April
06
11:15 AM to 1:00 PM
Thursday

Gates to Shikoku: Personal Experience and Religious Traditions of the Eighty-Eight Temple Pilgrimage

Diane Freedman Memorial Speaker

Dr. Frank Chance
Gates to Shikoku: Personal Experience and Religious Traditions of the Eighty-Eight Temple Pilgrimage.

A group of eighty-eight sites related to the life of the eminent Buddhist priest Kukai (774-835 posthumously Kobo Daishi) came to prominence in late medieval Shikoku, the smallest of Japan’s four main islands. Today these temples form a circuit traveled by thousands of henro pilgrims annually.

Dr. Frank Chance walked the 1200-kilometer route in February and March of 2016 and participated in many rituals along the path; this paper reports on his experience and reflects on the survival and adaptation of this tradition in contemporary times.

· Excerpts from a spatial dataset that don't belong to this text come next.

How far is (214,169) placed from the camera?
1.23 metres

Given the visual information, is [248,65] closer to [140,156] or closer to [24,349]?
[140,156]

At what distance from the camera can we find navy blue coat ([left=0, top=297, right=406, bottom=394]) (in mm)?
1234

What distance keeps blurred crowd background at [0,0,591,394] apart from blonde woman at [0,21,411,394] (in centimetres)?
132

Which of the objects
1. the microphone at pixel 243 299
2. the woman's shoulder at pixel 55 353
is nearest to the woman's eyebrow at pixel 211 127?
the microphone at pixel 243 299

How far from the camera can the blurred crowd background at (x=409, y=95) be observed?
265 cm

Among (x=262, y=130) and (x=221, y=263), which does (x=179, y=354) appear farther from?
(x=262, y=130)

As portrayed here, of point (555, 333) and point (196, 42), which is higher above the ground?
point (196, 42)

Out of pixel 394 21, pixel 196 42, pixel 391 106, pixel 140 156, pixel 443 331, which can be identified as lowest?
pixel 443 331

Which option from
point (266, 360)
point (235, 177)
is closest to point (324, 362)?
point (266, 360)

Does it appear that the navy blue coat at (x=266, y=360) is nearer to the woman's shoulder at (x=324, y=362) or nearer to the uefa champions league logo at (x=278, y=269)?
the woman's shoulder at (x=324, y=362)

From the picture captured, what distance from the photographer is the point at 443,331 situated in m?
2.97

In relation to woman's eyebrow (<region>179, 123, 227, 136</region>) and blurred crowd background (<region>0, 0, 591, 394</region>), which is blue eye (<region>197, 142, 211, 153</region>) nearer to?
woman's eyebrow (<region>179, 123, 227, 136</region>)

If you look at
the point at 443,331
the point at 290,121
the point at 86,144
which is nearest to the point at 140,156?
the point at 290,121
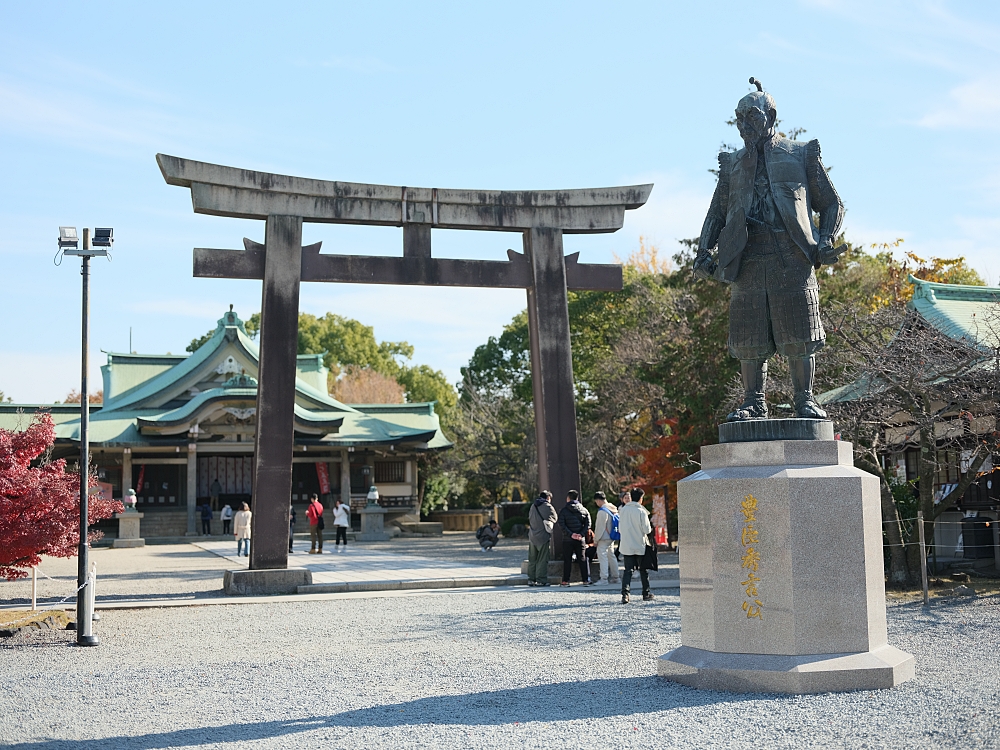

The talk is illustrated with images and artifacts from his sojourn. 

Frank Chase

Dr. Chance is a scholar of early modern Japanese art. He received his PhD in the History of Art at the University of Washington. Dr. Chance has curated annual film series events as well as exhibitions of Japanese prints at the University of Pennsylvania Museum and Haverford College. Dr. Chance has served as Director of Shofuso, Japan House and Garden and served for 13 years as the Associate Director for Academics at the Center for East Asian Studies.